Objective The original EuroSCORE models are poorly calibrated for predicting mortality in contemporary cardiac surgery. EuroSCORE II has been proposed as a new risk model. The objective of this study was to assess the performance of EuroSCORE II in UK cardiac surgery.
Design A cross-sectional analysis of prospectively collected multi-centre clinical audit data, from the Society for Cardiothoracic Surgery in Great Britain and Ireland Database.
Setting All NHS hospitals, and some UK private hospitals performing adult cardiac surgery.
Patients 23 740 procedures at 41 hospitals between July 2010 and March 2011.
Main outcome measures The main outcome measure was in-hospital mortality. Model calibration (Hosmer–Lemeshow test, calibration plot) and discrimination (area under receiver operating characteristic curve) were assessed in the overall cohort and clinically defined sub-groups.
Results The mean age at procedure was 67.1 years (SD 11.8) and 27.7% were women. The overall mortality was 3.1% with a EuroSCORE II predicted mortality of 3.4%. Calibration was good overall but the model failed the Hosmer–Lemeshow test (p=0.003) mainly due to over-prediction in the highest and lowest-risk patients. Calibration was poor for isolated coronary artery bypass graft surgery (Hosmer–Lemeshow, p<0.001). The model had good discrimination overall (area under receiver operating characteristic curve 0.808, 95% CI 0.793 to 0.824) and in all clinical sub-groups analysed.

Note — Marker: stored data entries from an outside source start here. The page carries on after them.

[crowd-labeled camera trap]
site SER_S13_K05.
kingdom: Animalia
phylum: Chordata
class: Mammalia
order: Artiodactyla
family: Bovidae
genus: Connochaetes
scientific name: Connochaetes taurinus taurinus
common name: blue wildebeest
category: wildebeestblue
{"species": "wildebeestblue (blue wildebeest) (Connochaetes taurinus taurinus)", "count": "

Conclusions EuroSCORE II performs well overall in the UK and is an acceptable contemporary generic cardiac surgery risk model. However, the model is poorly calibrated for isolated coronary artery bypass graft surgery and in both the highest and lowest risk patients. Regular revalidation of EuroSCORE II will be needed to identify calibration drift or clinical inconsistencies, which commonly emerge in clinical prediction models.
- Risk assessment
- EuroSCORE II
- cardiac surgery
- coronary artery bypass grafting
- aortic valve replacement
Statistics from Altmetric.com
If you wish to reuse any or all of this article please use the link below which will take you to the Copyright Clearance Center’s RightsLink service. You will be able to get a quick price and instant permission to reuse the content in many different ways.
- Risk assessment
- EuroSCORE II
- cardiac surgery
- coronary artery bypass grafting
- aortic valve replacement
Risk prediction models have played an important role in cardiac surgery for over 20 years. They are used to provide information on risk to clinicians and patients, to guide clinical decision-making and benchmark clinical services. One of the first cardiac surgery risk prediction models to be published was the Parsonnet score, which was developed on data from 3500 cardiac surgery procedures performed in the USA in the 1980s.1 Although there were concerns that some key risk factors such as respiratory disease were missing from the Parsonnet score it was widely accepted. However, over time and with improved surgical outcomes, the performance of the model was shown to be poor2 ,3 and more contemporary models were developed.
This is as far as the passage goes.